As a Community Interest Company, Catalyst Mutual Enterprise (Catalyst CIC) was set up with a vision – to help eliminate fuel poverty in our community.
The use of energy is an integral part of life nowadays that it is easy to take for granted the ability to heat and lights our homes at the flick of a switch. But it is the cost that has become a primary concern for so many of us and the struggle to pay our energy bills is one that we can all identify with.
Overwhelmingly, however, it is the most vulnerable of us that are finding it almost completely unaffordable – the elderly, disabled and low-income households, who are most at risk, are finding themselves unable to keep up with the rising costs of energy and falling into fuel poverty. It is these vulnerable consumers who are often the most disengaged from energy markets, not knowing how to access help and suffering from living in cold homes. The poor housing conditions that lead to energy inefficient cold homes can have severe impacts on lifestyle and, consequently, on mental and physical health.
Catalyst CIC feels that the underlying causes of fuel poverty are threefold:
- The rising cost of energy,
- Energy inefficient homes and, in particular,
- A lack of awareness and understanding of energy use in itself.

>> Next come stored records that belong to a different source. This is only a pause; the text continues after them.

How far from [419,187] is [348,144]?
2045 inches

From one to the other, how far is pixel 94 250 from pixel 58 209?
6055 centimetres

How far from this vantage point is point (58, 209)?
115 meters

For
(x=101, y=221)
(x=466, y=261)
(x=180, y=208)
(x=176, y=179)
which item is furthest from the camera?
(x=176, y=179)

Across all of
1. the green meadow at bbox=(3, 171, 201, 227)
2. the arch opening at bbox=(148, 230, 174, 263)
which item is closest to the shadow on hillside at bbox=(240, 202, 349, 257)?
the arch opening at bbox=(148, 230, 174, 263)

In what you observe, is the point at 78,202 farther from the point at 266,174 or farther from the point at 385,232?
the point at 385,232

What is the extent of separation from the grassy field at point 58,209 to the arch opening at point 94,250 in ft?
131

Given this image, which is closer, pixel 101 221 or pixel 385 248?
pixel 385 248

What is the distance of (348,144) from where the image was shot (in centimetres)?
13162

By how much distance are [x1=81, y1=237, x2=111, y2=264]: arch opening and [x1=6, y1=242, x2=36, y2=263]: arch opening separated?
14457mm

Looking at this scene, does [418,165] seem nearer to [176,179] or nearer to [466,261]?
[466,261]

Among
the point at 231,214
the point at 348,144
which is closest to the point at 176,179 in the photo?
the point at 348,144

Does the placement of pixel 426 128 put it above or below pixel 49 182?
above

It is this lack of awareness that Catalyst CIC works to address in our range of services and working with partners such as the Department of Energy and Climate Change – as part of the Big Energy Saving Network – and local authorities, among others, in a coordinated effort to deliver help and advice to vulnerable people.
Catalyst CIC believes that tackling the issue of fuel poverty requires a holistic approach that coordinates between sectors, but also allows those affected to be able to gain some measure of control over their situation. While there are schemes in place – e.g. ECO, Warm Homes, Priority Service Register among others – awareness of their existence and accessibility or eligibility to them is limited.

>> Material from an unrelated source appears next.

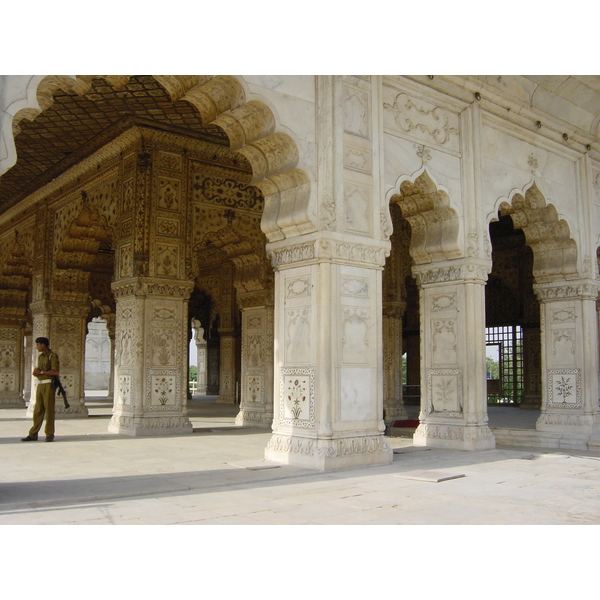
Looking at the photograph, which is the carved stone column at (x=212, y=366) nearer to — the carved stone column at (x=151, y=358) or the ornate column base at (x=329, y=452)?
the carved stone column at (x=151, y=358)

As such, we provide a local, area-based outreach and engagement programme that is designed to enable vulnerable consumers become energy literate and make informed decisions about reducing their energy use as well as take up any discounts or help available to them. We not only provide advice and information, but also actively help and support our clients to follow through with action e.g. by helping them switch, apply for discounts or contact their energy providers to follow up on their queries. We even provide home visits to better understand our client’s situations.
As an extension of this service, we also provide training for staff who work at the frontline of social and health care to enable them to help those vulnerable people they come into contact with in their line of work on a day-to-day basis. Our training develops their energy literacy with knowledge of the impacts of cold homes and equips them with the skills to provide basic advice, information and referrals to support services that can help their clients.

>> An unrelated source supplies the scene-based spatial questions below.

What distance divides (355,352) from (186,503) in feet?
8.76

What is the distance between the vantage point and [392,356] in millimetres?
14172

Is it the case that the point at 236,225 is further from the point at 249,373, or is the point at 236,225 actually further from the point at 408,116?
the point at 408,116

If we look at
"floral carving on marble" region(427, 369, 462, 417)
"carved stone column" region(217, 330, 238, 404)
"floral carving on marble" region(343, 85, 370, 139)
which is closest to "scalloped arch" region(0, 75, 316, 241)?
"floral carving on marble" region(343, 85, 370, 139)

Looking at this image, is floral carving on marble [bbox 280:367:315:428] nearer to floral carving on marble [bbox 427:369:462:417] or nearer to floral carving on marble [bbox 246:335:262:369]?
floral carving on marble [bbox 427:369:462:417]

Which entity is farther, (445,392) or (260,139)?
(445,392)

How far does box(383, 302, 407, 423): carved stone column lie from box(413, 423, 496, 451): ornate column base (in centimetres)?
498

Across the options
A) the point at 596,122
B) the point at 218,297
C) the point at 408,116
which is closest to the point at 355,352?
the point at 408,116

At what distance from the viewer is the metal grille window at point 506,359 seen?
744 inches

Awareness and understanding of energy use can go a long way to allow fuel poor households to take some measure of control over their situations and exert an impact of their own – to manage their behaviour around energy use, to access the help they are entitled to and to sustain a culture of knowledgeable, rather than passive, consumption. And we strongly believe that changing the culture is vital to our goal of eliminating fuel poverty.